* _WHAT IS REQUIRED_
Answer these questions about the 3d chip packaging article:
(a) According to the article, what will become increasingly difficult?
(b) What does the abbreviation "mcm" stand for?
(c) Which packaging specialist is cited for the emerging wafer-level 3d solutions?

[Opening EXERCISE PASSAGE section]

29 June 2011
3d chip packaging set to enable increased integration
Market researchers are predicting it, chip makers are agreeing to it, some oems are doing it, so it must be true. The 3d chip packaging trend is growing and will have a widespread impact. Not only are there distinct performance advantages to adopting some of these emerging technologies, but the option of continuing as we were, will become increasingly difficult.
3d chip packaging technology embraces a range of solutions. Some – such as bumping, flip chip and chip on board – have evolved from the original multichip module (mcm) approach, including bumping, flip chip and chip on board. Alongside systems in package (SiP), emerging 3d solutions, according to packaging specialist Insight SiP, are at the wafer level and include through silicon via (TSV), embedded components in wafer level packaging (eWLP) and direct stacking.

[Closing EXERCISE PASSAGE section]
[Opening DATA EXCERPTS section]

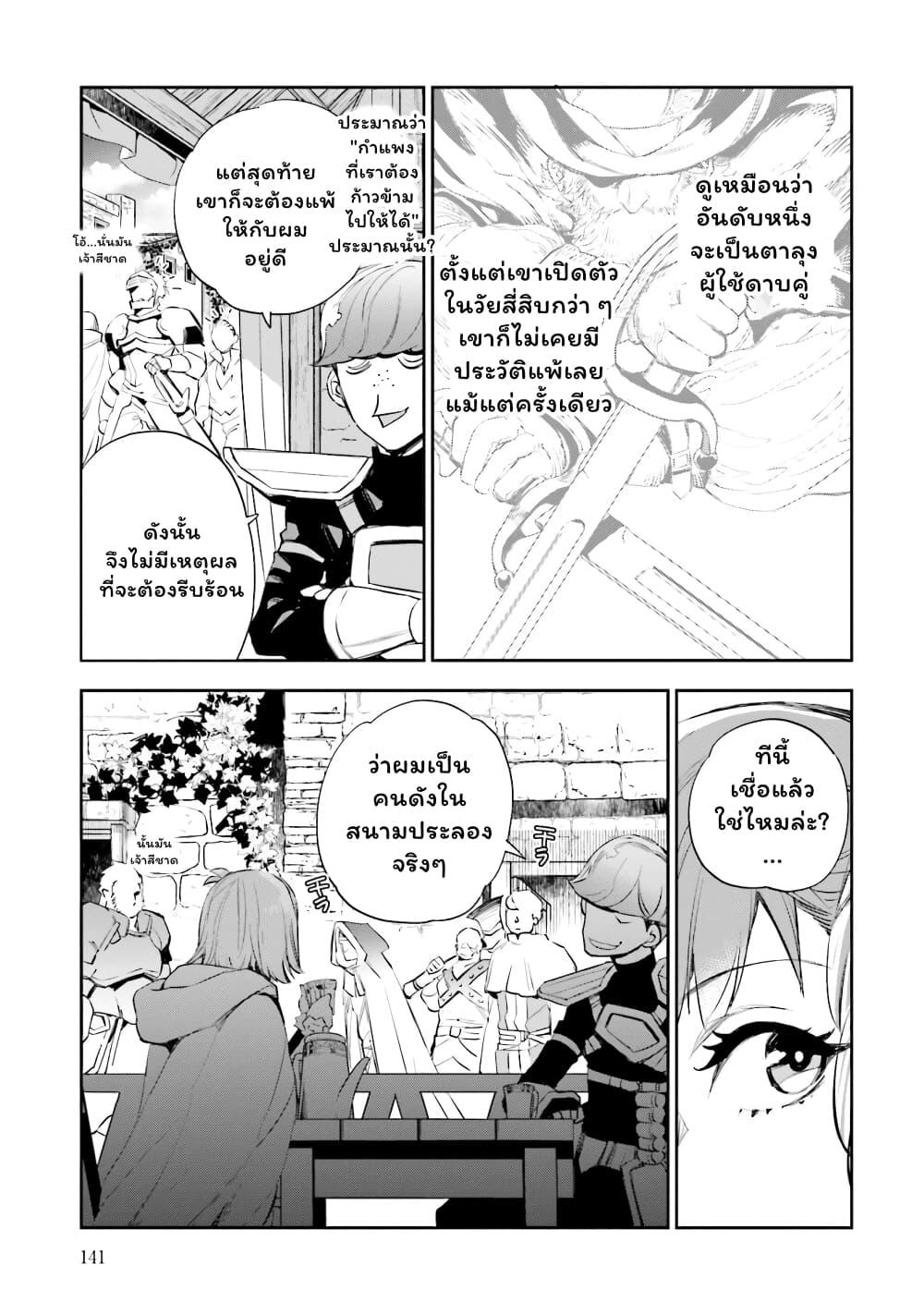 Manga-lc-com อ่านมังงะ อ่านการ์ตูน ออนไลน์ ฟรี Jk Haru Wa Isekai De Shoufu Ni Natta ตอนที่ 1 2 3 4 5 6 7 8 9 10 11 12 13 14 ฟรี ไม่มีโฆษณา Manga-lc - อ่าน มังงะ อ่าน การ์ตูน ออนไลน์ อ่านมังงะ ฟรี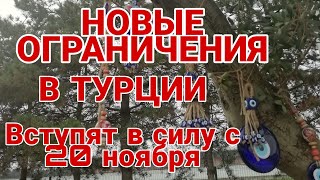 НОВЫЕ ОГРАНИЧЕНИЯ В ТУРЦИИ! /ЗАКРЫТИЕ И ЧАСТИЧНЫЙ  ЛОКДАУН  УЖЕ В ЭТИ ВЫХОДНЫЕ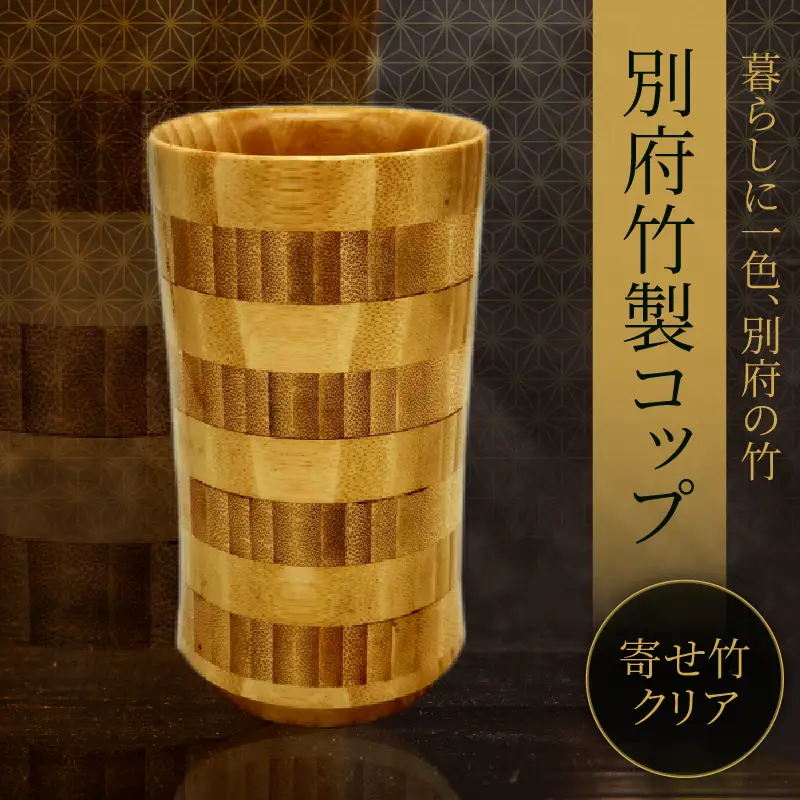 別府竹製コップ(寄せ竹クリア)_B097-041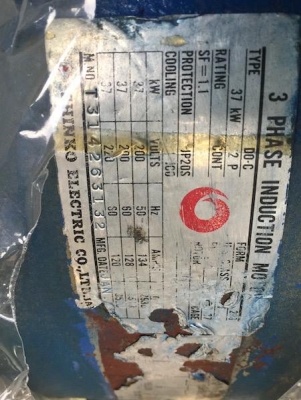 ปั๊มลม AIRMAN มอเตอร์ 50 hp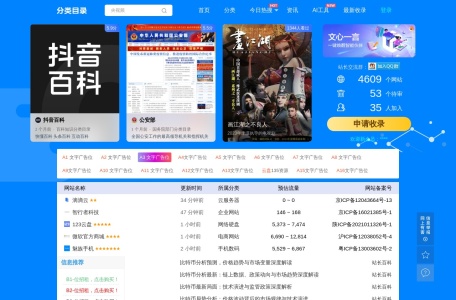 QQ分类目录 – 优秀的分类目录导航网站 – 网址导航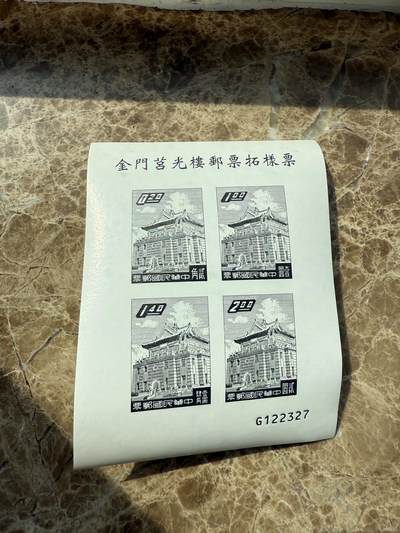 四海杂货铺第一场 - 金门闾光楼邮票拓样票雕刻版
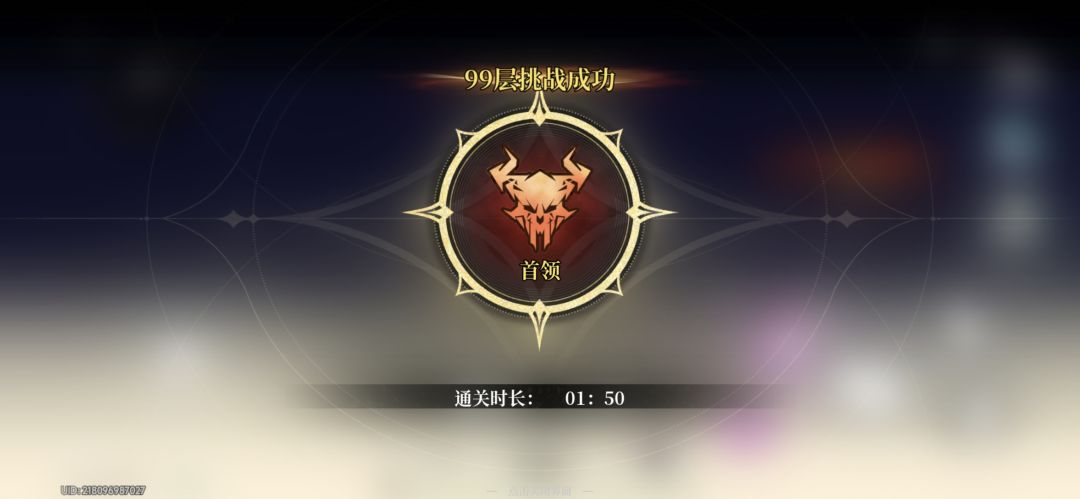 是真龙就上99层 1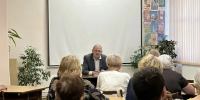 «Школа ЖКХ» - площадка для открытого диалога - Государственная жилинспекция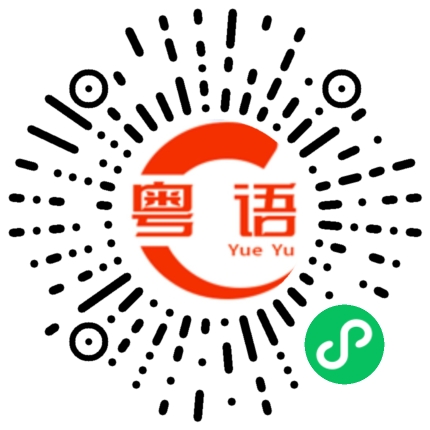 扫一扫听要分手？没问题的粤语发音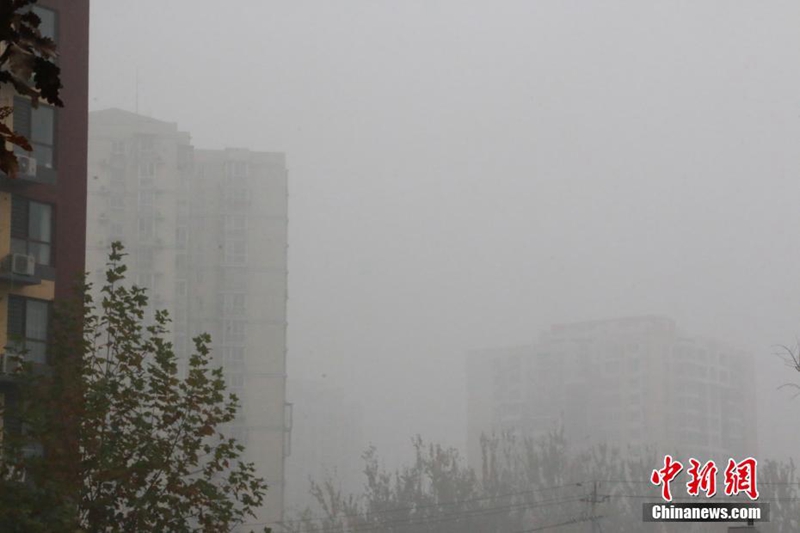 Beijing von schwerem Smog heimgesucht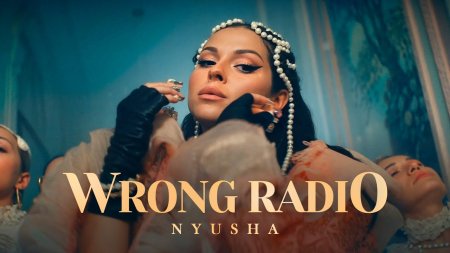 Нюша - Wrong Radio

[Closing DATA EXCERPTS section]

* _RESULT OF THE EXERCISE_
(a) The option of continuing as we were.
(b) Multichip module.
(c) Insight SiP.